I hope it does not appear that I am trying to justify his cruel and unethical behavior.....I AM NOT!!! He was incredibly careless and cold with you and it was inexcusable and still is.
(((TN)))

Please take good care of yourself during this time and lean on your wonderful T. Smiler
sea
It's clear that he is using you to make himself feel better, and I think therein lies the trauma of it. But just because people lie, doesn't mean that they are right- just the opposite. As you siad:

quote:
I worked so hard with him. I tried really hard.
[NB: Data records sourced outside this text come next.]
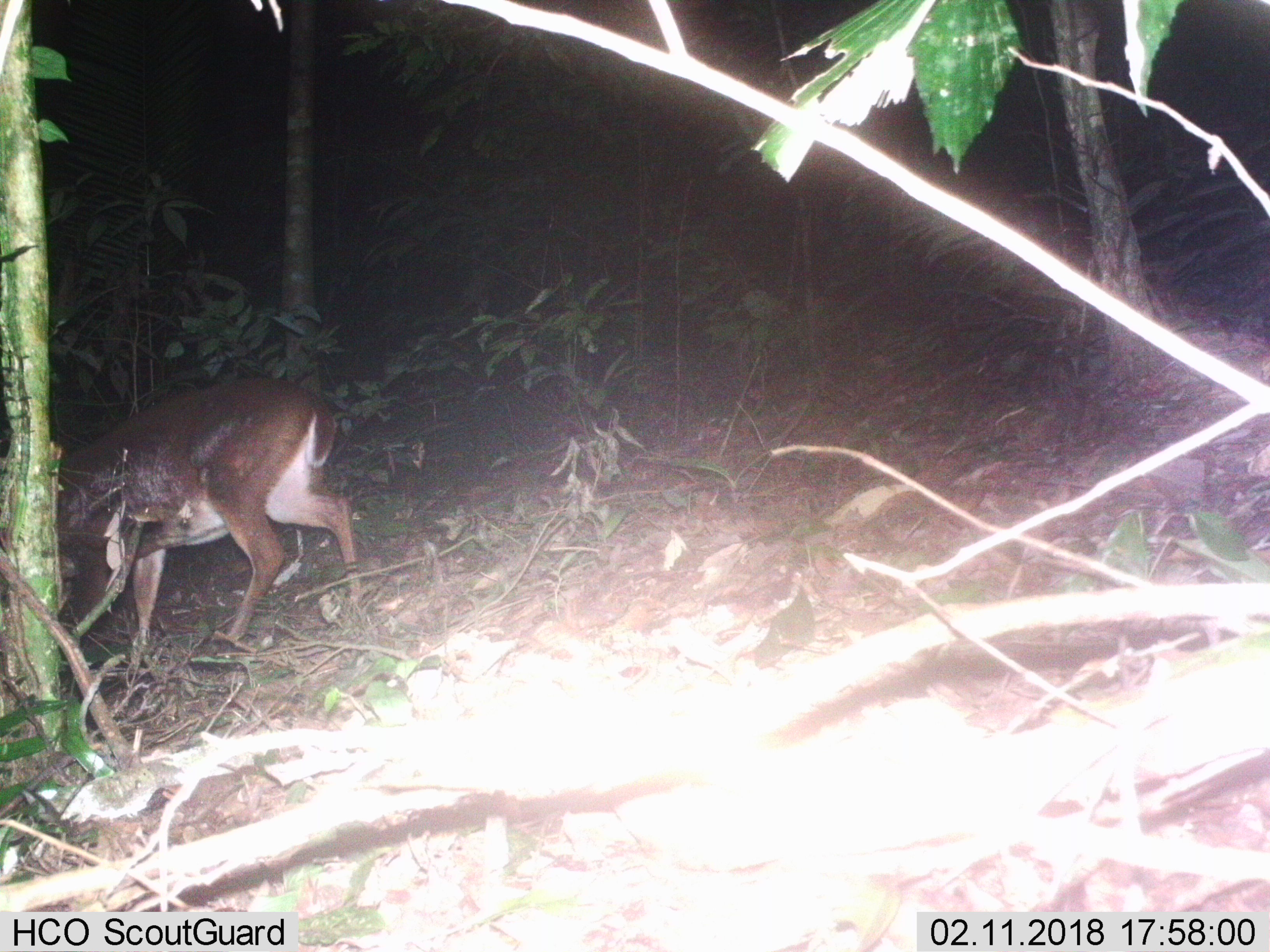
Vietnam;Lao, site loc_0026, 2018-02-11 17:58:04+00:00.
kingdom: Animalia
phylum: Chordata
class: Mammalia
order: Artiodactyla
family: Cervidae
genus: Muntiacus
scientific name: Muntiacus vuquangensis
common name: large-antlered muntjac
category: large antlered muntjac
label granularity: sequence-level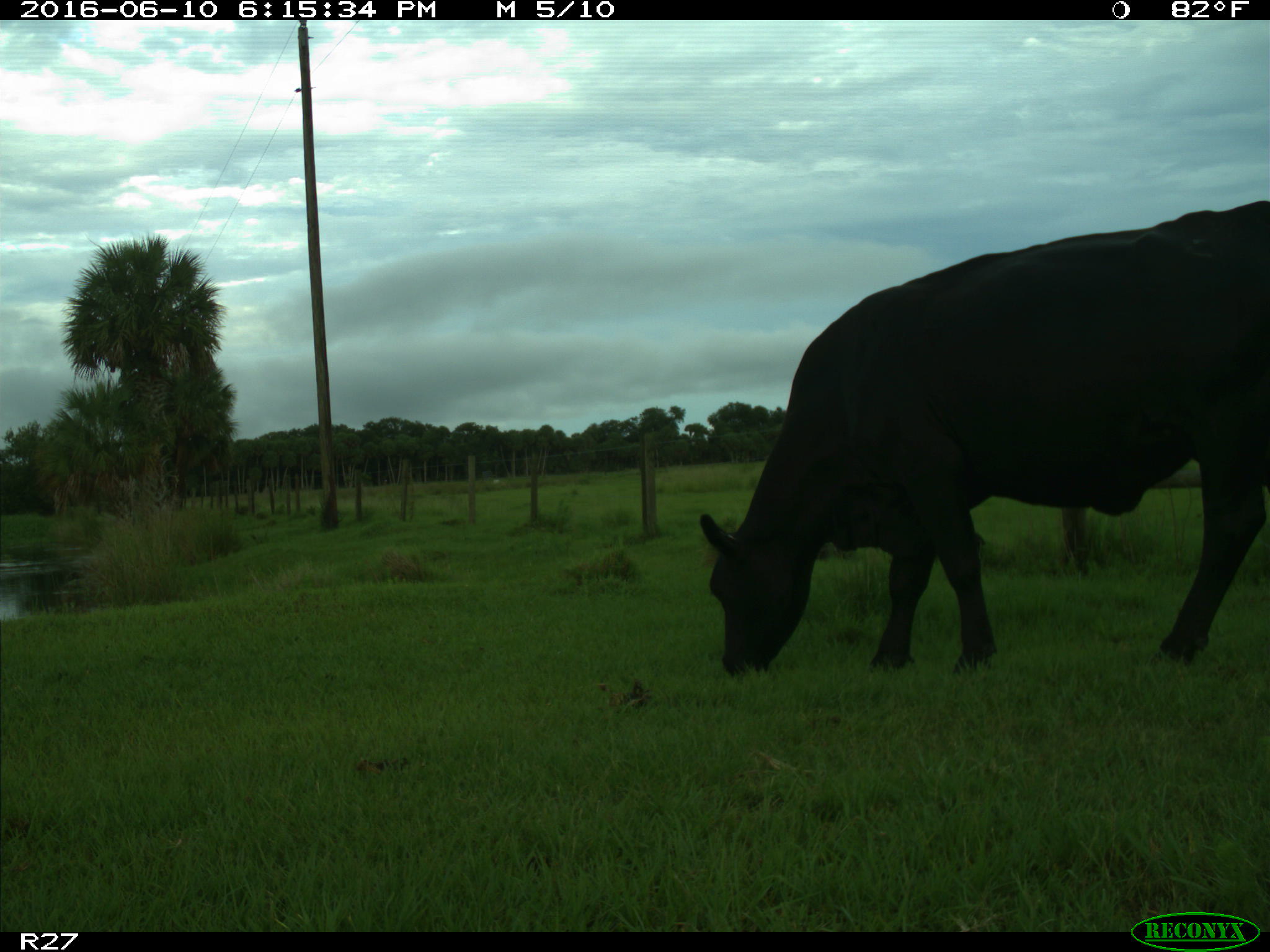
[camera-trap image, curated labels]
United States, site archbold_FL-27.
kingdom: Animalia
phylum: Chordata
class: Mammalia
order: Artiodactyla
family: Bovidae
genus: Bos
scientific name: Bos taurus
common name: domestic cow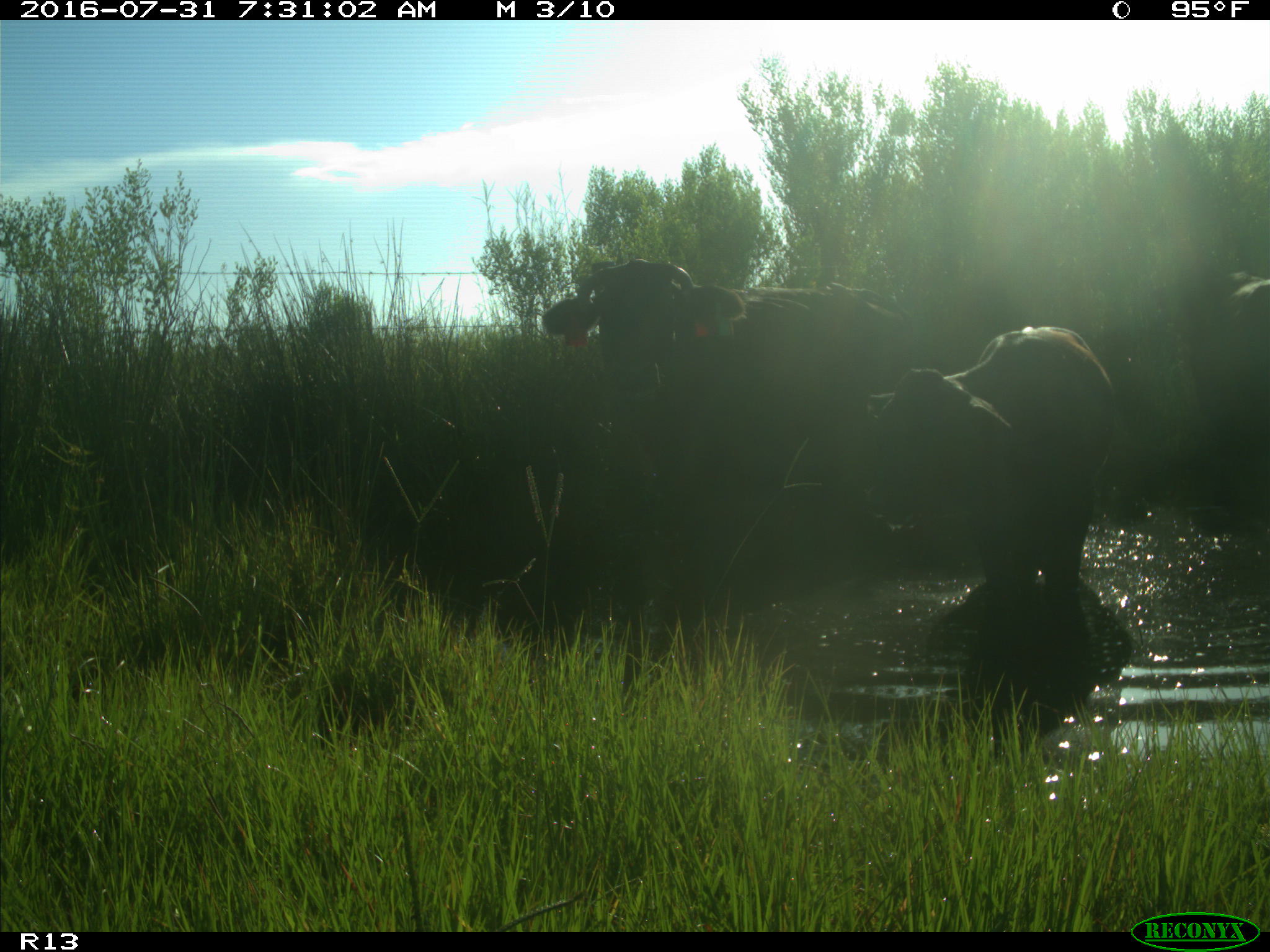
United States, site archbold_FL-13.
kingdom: Animalia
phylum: Chordata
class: Mammalia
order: Artiodactyla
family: Bovidae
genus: Bos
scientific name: Bos taurus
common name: domestic cow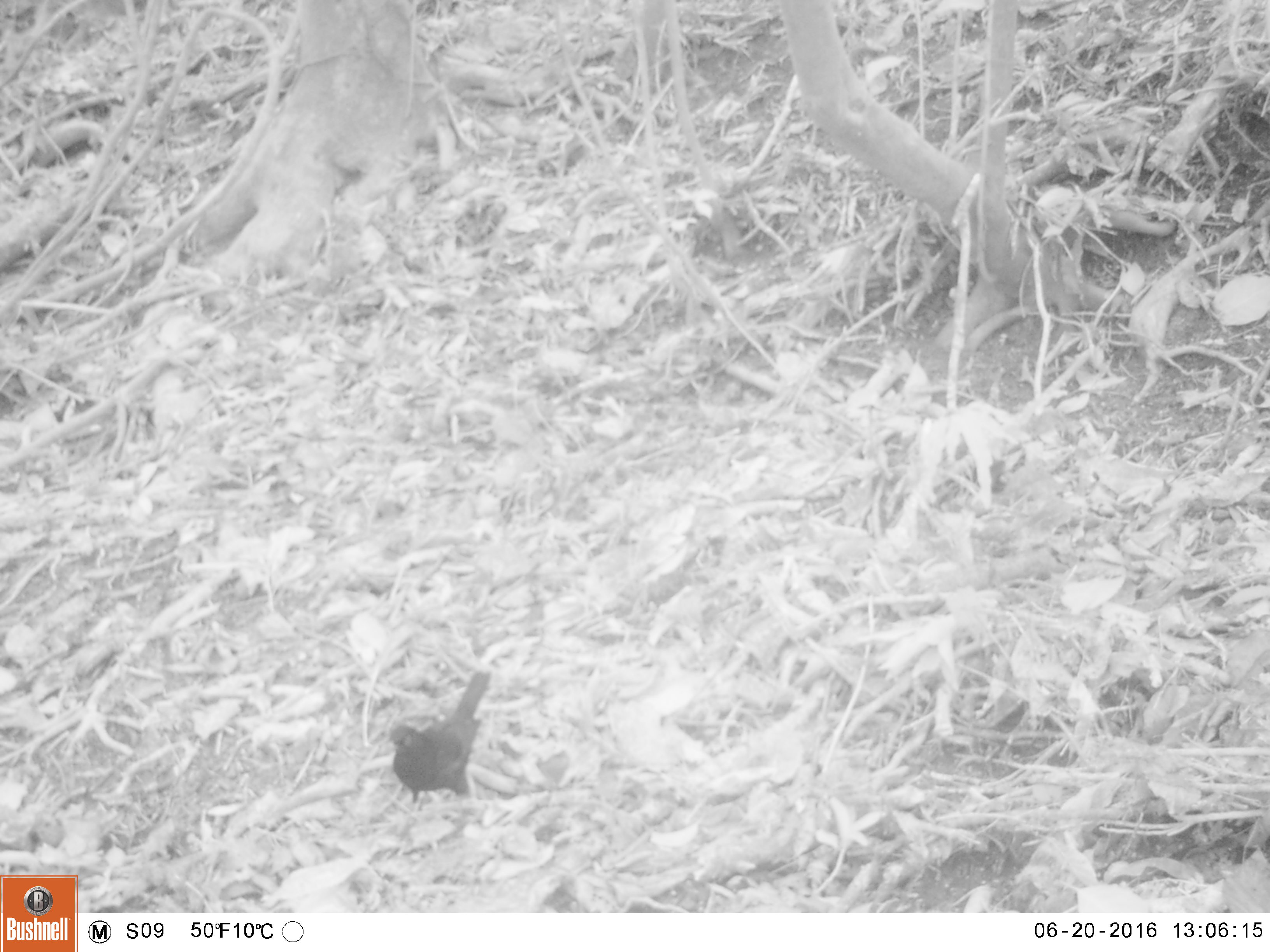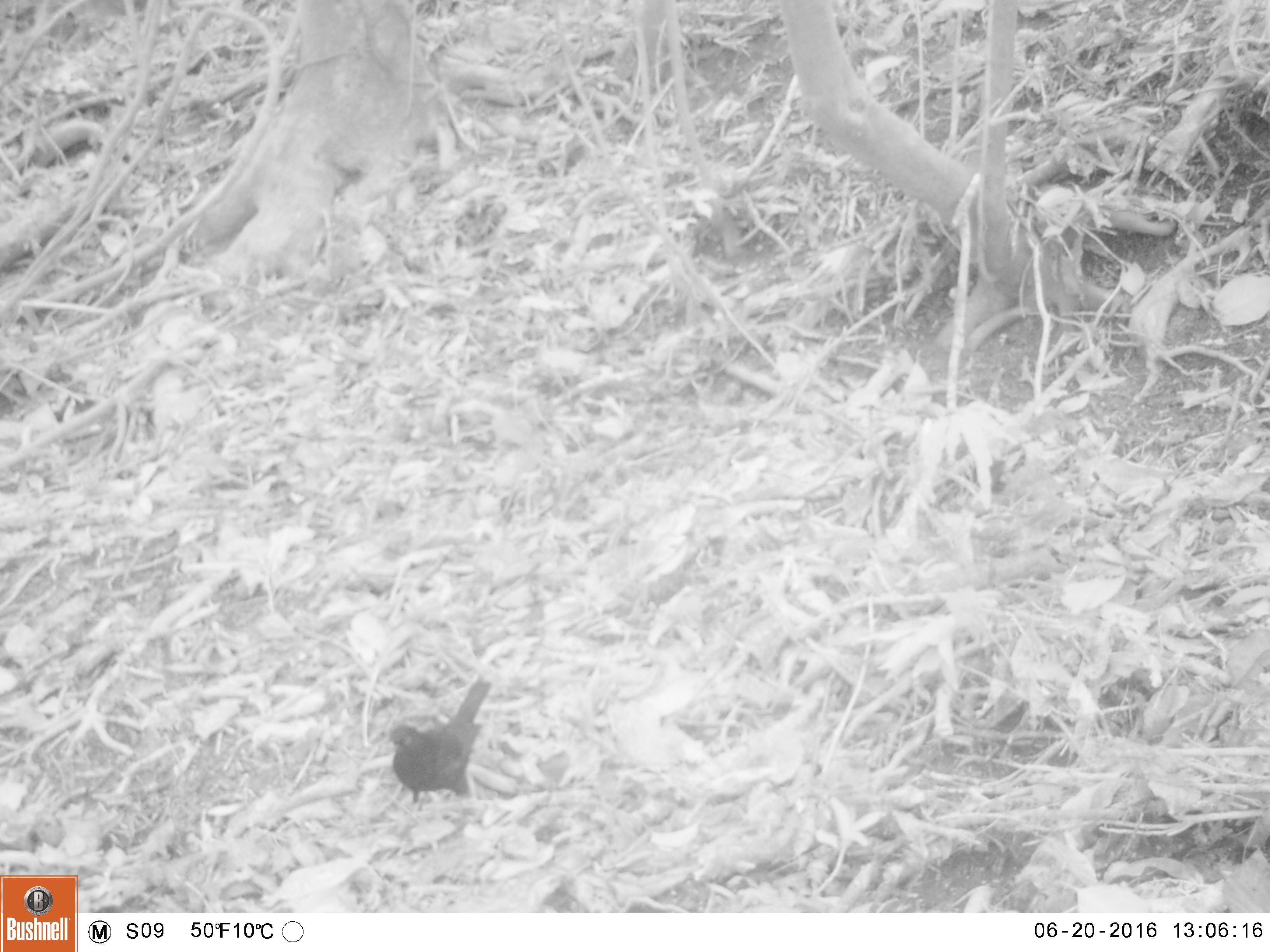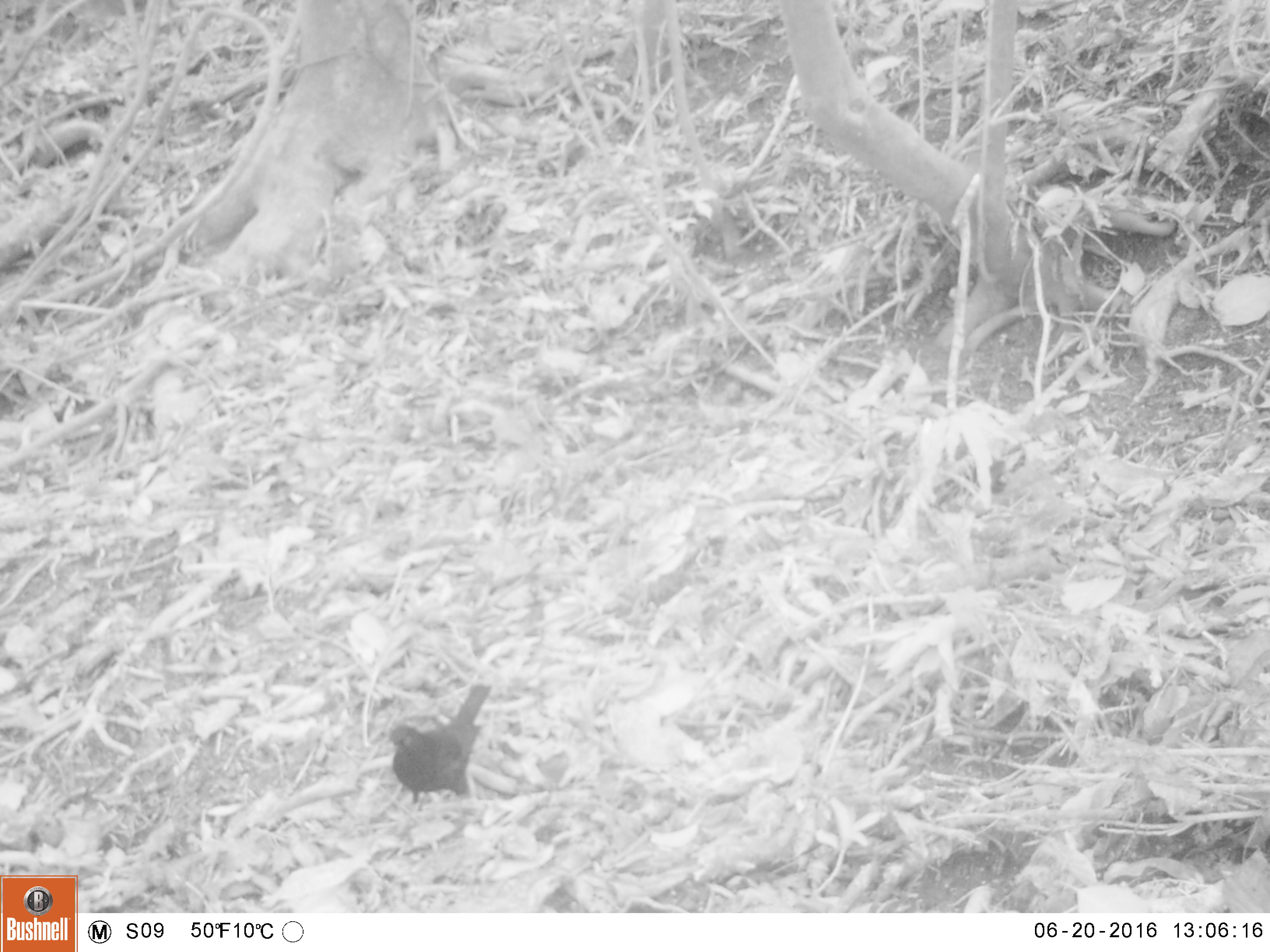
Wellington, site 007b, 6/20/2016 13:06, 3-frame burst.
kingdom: Animalia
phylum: Chordata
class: Aves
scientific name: Aves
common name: bird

I tried to be as honest as possible and when I wasn't completely honest it was because I was scared. I tried to respect the boundaries. If I questioned them it was only to understand them and to figure out where his boundaries were. He kept moving them and that is why I had to question them more than once.


This is the truth of the situation, and since it is, of course oldT will have to make it look like you were entirely to blame for all that went wrong...that was the problem with him from day one- failure to *take responsibility* as your therapist- for your healing, by keeping his own boundaries firmly in place. I'm so sorry about how much it hurts. It's is totally unfair. But you will rise above this with the help of your NewT who is safe and has the firm boundaries in place which allow him to help you better, and offer safe outside contact and so on.